How does this work with bounded channels? This sounds like the sender isn't woken until the item is received, but no one expects a channel to behave like that with nonzero capacity.

Restioson commented 2 years ago

Just to clarify, if the channel has capacity, send async will return in one poll. So, this behavior of waiting only applies to when there is no capacity in the channel.

When capacity is full, the sender goes into a queue of waiting senders, which stores its waker and the item. Then, when a receiver receives an item, there is now space in the channel, so the waiting sender is woken and the receiver puts that item on the channel.
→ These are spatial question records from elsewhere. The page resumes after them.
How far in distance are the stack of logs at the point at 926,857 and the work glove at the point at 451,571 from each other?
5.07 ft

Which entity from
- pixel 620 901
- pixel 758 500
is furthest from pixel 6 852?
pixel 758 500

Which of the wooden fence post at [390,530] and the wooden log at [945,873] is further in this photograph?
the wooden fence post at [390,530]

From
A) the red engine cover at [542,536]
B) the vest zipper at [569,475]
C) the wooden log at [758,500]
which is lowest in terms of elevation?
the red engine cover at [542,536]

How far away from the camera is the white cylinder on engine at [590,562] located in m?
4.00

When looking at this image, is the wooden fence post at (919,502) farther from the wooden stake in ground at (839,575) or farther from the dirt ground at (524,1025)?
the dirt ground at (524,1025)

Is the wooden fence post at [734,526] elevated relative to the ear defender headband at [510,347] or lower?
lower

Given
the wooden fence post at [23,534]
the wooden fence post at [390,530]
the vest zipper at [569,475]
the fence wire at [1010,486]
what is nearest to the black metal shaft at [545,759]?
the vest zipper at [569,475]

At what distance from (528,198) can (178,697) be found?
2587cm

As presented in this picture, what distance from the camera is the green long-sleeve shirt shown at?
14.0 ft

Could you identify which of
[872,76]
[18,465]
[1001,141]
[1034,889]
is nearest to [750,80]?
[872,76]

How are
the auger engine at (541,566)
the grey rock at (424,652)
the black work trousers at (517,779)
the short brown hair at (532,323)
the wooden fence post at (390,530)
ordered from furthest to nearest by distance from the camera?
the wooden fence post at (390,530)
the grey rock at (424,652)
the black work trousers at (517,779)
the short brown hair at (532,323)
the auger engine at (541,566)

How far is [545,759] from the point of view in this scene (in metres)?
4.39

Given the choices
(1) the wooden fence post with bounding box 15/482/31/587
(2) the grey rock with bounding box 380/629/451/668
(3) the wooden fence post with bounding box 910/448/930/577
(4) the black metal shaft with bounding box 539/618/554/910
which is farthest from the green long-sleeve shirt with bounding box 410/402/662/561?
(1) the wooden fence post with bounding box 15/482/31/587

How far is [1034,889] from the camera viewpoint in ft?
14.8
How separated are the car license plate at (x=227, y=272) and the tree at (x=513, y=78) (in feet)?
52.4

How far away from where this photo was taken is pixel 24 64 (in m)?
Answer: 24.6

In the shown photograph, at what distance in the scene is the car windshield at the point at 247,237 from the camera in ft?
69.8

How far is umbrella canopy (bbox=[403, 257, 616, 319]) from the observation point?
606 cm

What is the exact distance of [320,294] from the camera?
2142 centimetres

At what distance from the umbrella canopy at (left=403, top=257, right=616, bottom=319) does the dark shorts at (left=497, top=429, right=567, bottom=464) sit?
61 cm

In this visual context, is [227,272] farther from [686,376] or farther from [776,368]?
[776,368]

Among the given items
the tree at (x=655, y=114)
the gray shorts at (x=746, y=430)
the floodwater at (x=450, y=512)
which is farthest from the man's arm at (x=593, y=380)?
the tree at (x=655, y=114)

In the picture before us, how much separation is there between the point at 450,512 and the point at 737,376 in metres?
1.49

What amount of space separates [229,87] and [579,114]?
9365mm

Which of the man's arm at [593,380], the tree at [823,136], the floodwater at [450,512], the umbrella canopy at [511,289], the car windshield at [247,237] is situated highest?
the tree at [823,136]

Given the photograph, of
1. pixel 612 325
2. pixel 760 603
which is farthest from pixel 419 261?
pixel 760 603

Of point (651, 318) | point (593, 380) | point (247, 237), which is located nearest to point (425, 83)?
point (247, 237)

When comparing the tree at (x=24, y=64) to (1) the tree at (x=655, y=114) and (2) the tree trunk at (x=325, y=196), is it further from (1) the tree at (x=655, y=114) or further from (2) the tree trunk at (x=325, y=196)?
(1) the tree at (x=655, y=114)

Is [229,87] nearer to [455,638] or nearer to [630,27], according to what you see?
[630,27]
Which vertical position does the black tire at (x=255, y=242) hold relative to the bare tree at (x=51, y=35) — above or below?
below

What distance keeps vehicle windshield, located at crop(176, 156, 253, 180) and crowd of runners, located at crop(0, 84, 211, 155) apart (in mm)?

I think this was unclear in my original message, as I said "it may be received by a receiver at any point". This is better stated as it is pulled by a receiver from the pending queue into the channel's queue (an operation called pull_pending in the code).

By the way, please correct me if the code does not actually do this, but I think I'm reading it right here 🙂

no one expects a channel to behave like that with nonzero capacity.

It may seem slightly surprising at first, but I do not believe that this actually breaks any assumptions about bounded channels. The end result that the send will wait for capacity is the same.

Restioson commented 2 years ago

Oops sorry, that was an accidental close :sweat_smile:

zesterer commented 2 years ago

This is an interesting discussion and not something that has previous had much thought put into it. Given that we've pretty much "solved" (in the most primitive sense of the word) this issue on the receiving end for receiver slots, it might be viable to do something similar on the sending end, although I've not thought too much about that.

If anybody is interested in looking into this further, I'd be happy to review code / give advice, but I'm not sure I've got enough free time to work on it myself, at least for the next few months.

abonander commented 2 years ago

I think it's highly surprising that a send_async() operation can be cancelled but still go through, that could easily lead to some very subtle bugs. If nothing else, that needs to be clearly documented.

It also weakens the guarantees of having a bounded channel as, if I understand correctly, you could essentially do tx.send_async(item).now_or_never() in a loop to get unbounded behavior.

Restioson commented 2 years ago

It also weakens the guarantees of having a bounded channel as, if I understand correctly, you could essentially do tx.send_async(item).now_or_never() in a loop to get unbounded behavior.

This is not the case. When the future is dropped after now or never returns None, the waiter will be removed and the send will be canceled.

Restioson commented 2 years ago

I think it's highly surprising that a send_async() operation can be cancelled but still go through, that could easily lead to some very subtle bugs. If nothing else, that needs to be clearly documented.

I agree. It's something that should be documented or otherwise changed. As far as changing it goes, I may look into it in a successor to #84

oblique commented 1 year ago

From my understanding recv_async is cancel safe. Am I correct? Can we document this?